Genomics and other health care areas produce large data sets, and to use them in research, scientists need the ability to access to the information. However, the data they’ve collected is often too big to copy or distribute.
But the National Institutes of Health may have a plan up its sleeve — establishing what it calls a data commons in the cloud. The agency enlisted researchers and industry to design the commons.
“The data commons is in response to the recognition that we are undergoing a tsunami of data, a lot of it driven by the Human Genome Project and the fact that it now costs [around] $800 to sequence a human genome,” Alastair Thomson, CIO of the National Heart, Lung and Blood Institute (NHLBI), said onCloud Insights month. “So we have petabytes of data which is coming into the NIH for genomics, but also for imaging and a variety of other data.”
NIH has a budget of about $33 billion but gives 85 percent of it to grantees. Thomson said the agency’s collection of such a large data amount of data is a byproduct of this.
“They are generating vast amounts of data, and we need to make it available so that researchers can use it and if it’s sitting in the data center, it’s not available,” he said on Federal Drive with Tom Temin. “So, the data commons is aimed at making that data accessible to them, allowing them to compute on it and conduct analyses in a way that has never been done before.”
The data that NHLBI has collected so far is at two petabytes, or just over 2.1 million megabytes. That’s 100,000 whole genome sequences. But because the genome project is growing, Thomson said its likely to jump up to 17 petabytes, or 18.2 trillion megabytes, and its impossible to download that large amount of data. Even to analyze the data accurately would require a certain level of supercomputing.

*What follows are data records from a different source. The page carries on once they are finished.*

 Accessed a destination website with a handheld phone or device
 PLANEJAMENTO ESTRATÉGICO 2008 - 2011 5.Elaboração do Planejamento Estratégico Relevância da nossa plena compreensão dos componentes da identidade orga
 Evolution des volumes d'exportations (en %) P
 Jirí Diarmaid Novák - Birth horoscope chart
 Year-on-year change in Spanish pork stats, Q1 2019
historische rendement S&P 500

“It’s just not practical to do that in your local research institutes or data centers,” he said. “The only practical way to do it is in the cloud.”
A large quantity of the data is focused on genomics, but it also includes over a million images from research studies and electronic health records.

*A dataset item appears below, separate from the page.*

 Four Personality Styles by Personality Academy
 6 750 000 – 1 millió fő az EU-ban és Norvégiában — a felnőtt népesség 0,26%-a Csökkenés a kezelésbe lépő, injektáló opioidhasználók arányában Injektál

To look deeper into the research and development of this new commons, NIH created the team, including Thomson. He said the team also hosts several other people from NHLBI and the National Human Genome Research Institute.
The genome project is being conducted to signal particular genetic variations that may be associated with diseases and other health problems—such as cancers or obesity. The health data comes from individuals who have granted NIH centers to access to their records and hopefully use the genetic data to test, and find treatments.
“One of our challenges now, is how do we make this data available while we respect the wishes of those patients as to how the data is used,” Thomson said.
The initiative is funded through the NIH common fund, originally set up by Congress. Funding the research this way allows NIH to create more public-private partnerships. In other words, the team of NIH researchers can provide hands-on help to industry partners. Thomson said this allows us to be deeply involved in the process and not just throw money at it.
“We’re doing it in a way that allows us to tap into the innovation in a better way than you could with a contract, for instance,” he said. “If I’m being frank, the government isn’t particularly good at large IT projects. So we’re really a leading industry and the academic community drives us.”
Two researchers from Harvard University were awarded to develop the platform for the new commons. But NIH also granted eight more awards to other researchers and academic institutions across the country.
The goal of the projects for these awardees is to come up with architecture that will support these large sets of data, and make it more fundable, accessible, interoperable and reusable. Each of the ten grantees will focus on these key capabilities in a variety of ways. But Thomson said their projects must make data available to the appropriate people and still be accessible on cloud agnostic architectures.
“What we do in the data commons has to be portable across all the major cloud providers,” he said.
Establishing this cloud server will take more than just researchers, academia and non-profits. It will also include opinion and research from both the commercial and government sectors. The server is intended to be a platform that can even be used by others for full commercial benefits, Thomson said.
“If they can use the data while respecting the consent with the patients and build products on it that make them money, that’s actually to the benefit of NIH, because we don’t have to pay as much to store the data or to compute on the data.” he said. “Plus, to [benefit] society in general, as those organizations are conducting research and putting knowledge back into the science community.”
NIH’s data commons will begin on a commercial cloud platform. Currently the three biggest cloud providers are Amazon Web Services, Microsoft Azure or Google Cloud.
Thomson said all three are represented on the teams granted awards for this project.